[cw: mention of theoretical sexual assault]

Hi Daniel,

On 2019-06-18 3:09 p.m., Daniel Shahaf wrote:
Random idea: Can we do something like the "CoC contacts" but for people
who feel uncomfortable joining a community?  For example, some sort of
way to pair people with one-on-one mentors?

I believe Shane is working on a new mentorship website/framework that could meet this need. I'd like to ask him to chime in on any specific considerations he has re: diversity and inclusion within that new system.

Once that system is ready to go, it'd be a matter of promoting it, alongside its support for D&I-specific topics.

Or, to scale better, set up a *privately-archived* [email protected]
mailing list, where people who want to join but are reluctant to can
contact us?
>
http://community.apache.org/mentorprogrammeapplication.html doesn't
quite fit the bill, IMO, for two reasons: it uses a public mailing list
and requires proposing a weeks-sized "project", whereas new contributors
typically get started with fixing typos or minor bugs.
]]]

I'm nervous about this, because often questions re: personally important D&I topics are things that you might not want to perennially have available to all future members of that group.

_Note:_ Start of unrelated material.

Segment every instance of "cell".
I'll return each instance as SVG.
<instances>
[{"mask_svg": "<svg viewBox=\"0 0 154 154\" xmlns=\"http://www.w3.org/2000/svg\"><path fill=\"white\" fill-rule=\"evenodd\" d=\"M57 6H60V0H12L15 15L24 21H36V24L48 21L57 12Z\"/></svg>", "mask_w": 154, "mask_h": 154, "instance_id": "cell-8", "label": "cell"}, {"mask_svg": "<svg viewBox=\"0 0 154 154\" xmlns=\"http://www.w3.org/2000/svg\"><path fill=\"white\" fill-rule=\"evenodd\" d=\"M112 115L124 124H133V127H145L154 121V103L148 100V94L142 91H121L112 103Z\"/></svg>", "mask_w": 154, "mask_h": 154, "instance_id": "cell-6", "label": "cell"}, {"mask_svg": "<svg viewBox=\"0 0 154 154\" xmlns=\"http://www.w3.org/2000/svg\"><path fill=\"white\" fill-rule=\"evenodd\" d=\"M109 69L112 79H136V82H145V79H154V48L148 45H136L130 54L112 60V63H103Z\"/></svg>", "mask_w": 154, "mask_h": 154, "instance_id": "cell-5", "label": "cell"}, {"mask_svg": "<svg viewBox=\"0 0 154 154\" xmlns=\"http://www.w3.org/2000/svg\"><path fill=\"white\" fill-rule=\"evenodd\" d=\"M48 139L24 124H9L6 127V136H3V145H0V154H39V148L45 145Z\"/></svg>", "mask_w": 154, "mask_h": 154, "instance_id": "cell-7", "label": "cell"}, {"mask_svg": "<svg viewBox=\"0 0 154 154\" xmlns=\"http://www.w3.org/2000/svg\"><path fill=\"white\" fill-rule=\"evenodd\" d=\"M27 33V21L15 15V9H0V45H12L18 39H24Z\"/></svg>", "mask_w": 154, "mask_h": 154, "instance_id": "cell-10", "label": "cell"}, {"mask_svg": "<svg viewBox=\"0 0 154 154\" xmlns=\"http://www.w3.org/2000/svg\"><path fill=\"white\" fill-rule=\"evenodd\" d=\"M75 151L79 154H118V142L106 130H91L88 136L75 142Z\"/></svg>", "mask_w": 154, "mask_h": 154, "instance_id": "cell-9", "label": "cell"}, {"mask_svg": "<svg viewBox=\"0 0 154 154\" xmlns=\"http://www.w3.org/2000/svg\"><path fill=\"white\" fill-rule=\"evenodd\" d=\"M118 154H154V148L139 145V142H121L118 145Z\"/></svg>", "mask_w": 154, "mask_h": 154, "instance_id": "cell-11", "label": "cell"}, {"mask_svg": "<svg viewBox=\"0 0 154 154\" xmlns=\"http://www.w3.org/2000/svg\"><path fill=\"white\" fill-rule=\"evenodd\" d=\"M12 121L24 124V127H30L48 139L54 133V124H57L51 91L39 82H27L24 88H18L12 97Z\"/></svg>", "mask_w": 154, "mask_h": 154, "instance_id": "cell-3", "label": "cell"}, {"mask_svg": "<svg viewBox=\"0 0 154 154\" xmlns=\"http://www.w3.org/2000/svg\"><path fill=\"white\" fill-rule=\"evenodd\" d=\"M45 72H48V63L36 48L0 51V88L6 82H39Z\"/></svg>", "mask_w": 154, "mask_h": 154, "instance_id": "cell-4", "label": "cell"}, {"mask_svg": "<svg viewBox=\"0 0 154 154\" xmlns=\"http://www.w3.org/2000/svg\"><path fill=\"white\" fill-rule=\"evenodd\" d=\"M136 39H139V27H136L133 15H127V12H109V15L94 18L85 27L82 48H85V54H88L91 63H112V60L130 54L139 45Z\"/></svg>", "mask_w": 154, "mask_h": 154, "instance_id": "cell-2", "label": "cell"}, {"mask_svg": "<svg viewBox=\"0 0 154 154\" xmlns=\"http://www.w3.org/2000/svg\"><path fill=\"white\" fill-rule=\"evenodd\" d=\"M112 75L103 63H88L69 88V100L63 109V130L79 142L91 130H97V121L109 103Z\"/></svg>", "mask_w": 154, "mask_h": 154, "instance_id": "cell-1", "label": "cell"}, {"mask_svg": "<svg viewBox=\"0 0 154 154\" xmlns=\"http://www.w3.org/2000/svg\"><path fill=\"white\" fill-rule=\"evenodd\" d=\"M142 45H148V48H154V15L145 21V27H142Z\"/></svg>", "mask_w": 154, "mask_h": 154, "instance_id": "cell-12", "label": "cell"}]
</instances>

Example: If I were someone who'd been sexually assaulted at a (non-ASF) tech conference, and wanted to ask someone @ the ASF about policies and procedures in place to prevent something similar happening to me within Apache ProjectX, or how it might be handled if it occurred, I wouldn't want that archived at all. I definitely wouldn't want it archived if my assaulter might someday be in a position to read it, either.

I think that, once the Mentoring system above is up and running, and there's names of friendly people willing to help newbies get involved in the ASF, some of whom self-identify with groups that match those of applicants, it'd be a better option than a list. But it does come with some specific needs, such as: mentors actually responding to applicants, support materials re: what does D&I mean at the ASF, how we define and enforce our CoC, etc.